# Исходный отрывок
Сергей Есенин — страница 82 из 128

К Мандельштаму он относился, как к человеку чуждой литературной группы, и свое превосходство над ним всякий раз спешил продемонстрировать при немногочисленных личных встречах. Он мог, увидев Мандельштама за столиком какого-либо литературного кафе, подойти к нему и со спокойной ухмылкой произнести:

– А вы, Осип Эмильевич, пишете пла-а-а-хие стихи!

В другой раз, проходя мимо, мог издевательски бросить через плечо:

– Вы – плохой поэт! Вы плохо владеете формой! У вас глагольные рифмы!

И прежде чем покрасневший от гнева Мандельштам успевал что-либо ответить, Есенин уже исчезал.

Он любил подобным образом задирать поэтов, но делал это, поистине «резвяся и играя», не придавая в иных случаях своим репликам серьезного значения. В другой раз мог сказать: «Если судить по большому счету – чьи стихи действительно прекрасны, так это стихи Мандельштама. А то… То было как бы в сшибке поэтических школ…»

Он в самом деле испытывал определенный интерес к поэзии Мандельштама, который, будучи чуждым ему внутренне поэтом, не мог не восхищать его холодной красотой «Веницейской жизни», «Ласточки» или «Сумерек свободы». С другой стороны, Мандельштам негодующе отзывался о Есенине в присутствии третьих лиц: «Ему ведь нечего сказать: стоит перед зеркалом, любуется, „смотрите: я – поэт!“» И он же, прочтя есенинское «Не расстреливал несчастных по темницам…», позже писал: «Вот символ, вот поэтический канон настоящего писателя – смертельного врага литературы»; а по следам есенинской «Волчьей гибели» («…но отпробует вражеской крови мой последний, смертельный прыжок») подвел собственную черту в отношениях с веком-волкодавом: «Не волк я по крови своей…»

«Отношения были странные, но дружеские, – вспоминала Надежда Мандельштам. – Осмеркину Есенин говорил, что он „этого жида любит“; встретили мы его чуть ли не накануне самоубийства, он звал в трактир, и Ося долго каялся, что не пошел…»

Подобных «странных, но дружеских» отношений у Есенина не было и не могло быть с Борисом Пастернаком. Пастернак в своих позднейших воспоминаниях явно приукрасил свои отношения с Есениным, написав, что они колебались от драк до взаимных объятий и поцелуев. Драки действительно были. А в «поцелуях» позволено будет усомниться.

# Фрагмент данных
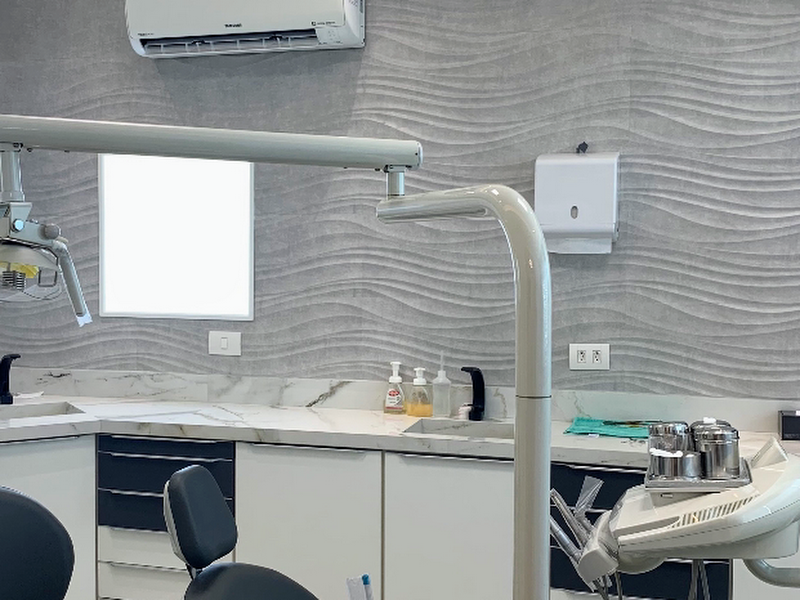 Foto 6 de Probus Odontologia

# Вопросы и задания
a. Перепишите из отрывка о Есенине фрагмент, начиная со слов «К Мандельштаму он» и заканчивая словами «пишете пла-а-а-хие стихи!».
b. Изложите короче абзац из отрывка о Есенине, который начинается словами «Он в самом деле испытывал определенный интерес», и сохраните его главные факты.
c. Продолжите отрывок о Есенине после его последнего предложения.

# Ответы
a.
К Мандельштаму он относился, как к человеку чуждой литературной группы, и свое превосходство над ним всякий раз спешил продемонстрировать при немногочисленных личных встречах. Он мог, увидев Мандельштама за столиком какого-либо литературного кафе, подойти к нему и со спокойной ухмылкой произнести:

– А вы, Осип Эмильевич, пишете пла-а-а-хие стихи!

b. Есенина интересовала поэзия Мандельштама. Тот был ему внутренне чужд, но его восхищала холодная красота «Веницейской жизни», «Ласточки» и «Сумерек свободы». Мандельштам при третьих лицах отзывался о Есенине с негодованием: тому будто бы нечего сказать, и он лишь любуется собой перед зеркалом. Однако, прочитав есенинское «Не расстреливал несчастных по темницам…», Мандельштам назвал эти строки символом и поэтическим каноном настоящего писателя. Вслед за есенинской «Волчьей гибелью» он подвел черту в своих отношениях с веком-волкодавом строкой «Не волк я по крови своей…».

c.
Стихов Пастернака Есенин на дух не выносил и изредка, когда доводилось слушать пастернаковское чтение, вставал и молча выходил из помещения. «Так вот Пастернаком и проживешь», – бросил он однажды Асееву, говоря о нужности нелюбимого им поэта маленькому, ограниченному кружку читателей. А когда столкнулся лицом к лицу с Пастернаком в «Домино», заявил ему, уже не шутя и не иронизируя:

– Ваши стихи косноязычны. Их никто не понимает. Народ Вас не признает никогда.

Пастернак не остался в долгу:

– Если бы Вы были немного более образованны, то Вы бы знали о том, как опасно играть со словом «народ». Был такой писатель Кукольник, о котором Вы, может быть, и не слышали. Ему тоже казалось, что он – знаменитость, признанная народом. И что же оказалось?

Последовал незамедлительный ответ:

– Не волнуйтесь. О Кукольнике я знаю не меньше, чем Вы. Но я знаю так же и то, что наши потомки будут говорить: «Пастернак? Поэт? Не знаем, а вот траву пастернак знаем и очень любим».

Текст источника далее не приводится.